Systematic Review of Hearing Preservation in Observed Vestibular Schwannoma

Martin Reznitsky
1  Department of Oto-rhino-laryngology, Head and Neck Surgery, F2074, Copenhagen University Hospital Rigshospitalet, Copenhagen Ø, Denmark
,
Per Cayé-Thomasen
1  Department of Oto-rhino-laryngology, Head and Neck Surgery, F2074, Copenhagen University Hospital Rigshospitalet, Copenhagen Ø, Denmark
› Author Affiliations
Further Information

Publication History

19 December 2018

07 January 2019

Publication Date:
01 March 2019 (eFirst)

Abstract

Objective This is a systematic review of the literature on the spontaneous course of hearing in patients observed with a vestibular schwannoma. Included studies are appraised using the Grading of Recommendations Assessment, Development and Evaluation system.
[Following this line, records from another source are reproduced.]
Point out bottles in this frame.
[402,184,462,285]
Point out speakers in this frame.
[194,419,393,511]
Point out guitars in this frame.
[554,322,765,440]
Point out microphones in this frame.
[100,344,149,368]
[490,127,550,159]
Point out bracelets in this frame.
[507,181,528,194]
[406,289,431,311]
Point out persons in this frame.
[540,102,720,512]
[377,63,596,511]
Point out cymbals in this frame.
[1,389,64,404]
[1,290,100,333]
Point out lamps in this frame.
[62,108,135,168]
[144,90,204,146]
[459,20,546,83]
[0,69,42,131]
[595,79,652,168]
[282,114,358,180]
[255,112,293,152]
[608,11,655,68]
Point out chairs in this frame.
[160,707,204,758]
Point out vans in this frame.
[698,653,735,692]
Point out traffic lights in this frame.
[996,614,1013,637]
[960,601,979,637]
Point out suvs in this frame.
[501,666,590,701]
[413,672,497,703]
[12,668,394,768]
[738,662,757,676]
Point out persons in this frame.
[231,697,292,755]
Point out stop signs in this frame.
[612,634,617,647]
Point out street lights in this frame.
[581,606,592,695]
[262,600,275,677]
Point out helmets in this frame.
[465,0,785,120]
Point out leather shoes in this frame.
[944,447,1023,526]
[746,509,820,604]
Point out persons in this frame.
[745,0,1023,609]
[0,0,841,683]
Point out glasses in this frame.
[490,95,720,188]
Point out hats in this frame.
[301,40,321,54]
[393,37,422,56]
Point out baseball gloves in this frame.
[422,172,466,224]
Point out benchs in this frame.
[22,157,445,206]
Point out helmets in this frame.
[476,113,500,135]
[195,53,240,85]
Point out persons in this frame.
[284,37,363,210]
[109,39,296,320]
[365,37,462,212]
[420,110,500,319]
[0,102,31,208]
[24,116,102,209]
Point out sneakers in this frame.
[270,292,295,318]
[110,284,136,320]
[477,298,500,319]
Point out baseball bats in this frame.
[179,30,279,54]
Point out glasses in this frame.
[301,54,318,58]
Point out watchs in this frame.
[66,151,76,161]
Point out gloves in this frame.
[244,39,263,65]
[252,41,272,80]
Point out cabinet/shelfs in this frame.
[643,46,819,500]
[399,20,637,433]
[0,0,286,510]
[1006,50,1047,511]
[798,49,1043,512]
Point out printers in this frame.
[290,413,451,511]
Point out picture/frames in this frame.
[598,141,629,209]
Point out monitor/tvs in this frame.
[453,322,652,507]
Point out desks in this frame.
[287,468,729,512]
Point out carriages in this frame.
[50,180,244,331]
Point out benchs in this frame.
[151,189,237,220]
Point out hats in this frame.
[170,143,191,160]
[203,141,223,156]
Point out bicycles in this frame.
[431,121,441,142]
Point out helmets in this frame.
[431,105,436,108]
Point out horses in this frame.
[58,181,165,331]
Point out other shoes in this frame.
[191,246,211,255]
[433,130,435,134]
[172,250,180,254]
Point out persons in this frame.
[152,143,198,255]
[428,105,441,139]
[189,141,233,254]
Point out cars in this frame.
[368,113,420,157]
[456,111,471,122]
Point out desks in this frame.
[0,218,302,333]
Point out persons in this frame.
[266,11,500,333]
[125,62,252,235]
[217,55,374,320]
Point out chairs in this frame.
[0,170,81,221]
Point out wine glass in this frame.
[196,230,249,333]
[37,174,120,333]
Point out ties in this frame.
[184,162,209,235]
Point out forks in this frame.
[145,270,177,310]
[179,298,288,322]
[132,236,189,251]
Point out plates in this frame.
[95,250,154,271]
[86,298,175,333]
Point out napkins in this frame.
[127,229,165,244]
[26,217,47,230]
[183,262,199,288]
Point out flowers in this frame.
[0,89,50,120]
Design PubMed, Embase, Medline, Cochrane library, and CINAHL (Cumulative Index to Nursing and Allied Health Literature) were searched for literature on hearing in patients observed with a vestibular schwannoma.

Participants Of 217 evaluated papers, 15 were included, representing a total of 2,142 patients.

Main Outcome Measures Hearing according to the AAO-HNS (American Academy of Otorhinolaryngology- Head and Neck Surgery) classification system. Weighted average of the proportion of patients preserving good hearing (>70% discrimination score and pure tone audiometry [PTA] < 30dB) and serviceable hearing (>50% discrimination score and PTA < 50dB) was determined.

Results Fifty percent of patients presenting with good hearing at diagnosis had preserved this after a mean of 5 years of observation, whereas serviceable hearing was preserved in 54%. Patients with normal discrimination at diagnosis preserve their hearing very well. Very few studies exist on long-term hearing preservation.

Conclusions After 5 years of observation, around half of patients will have preserved good or serviceable hearing. Patients with normal discrimination at diagnosis are more likely to preserve good hearing.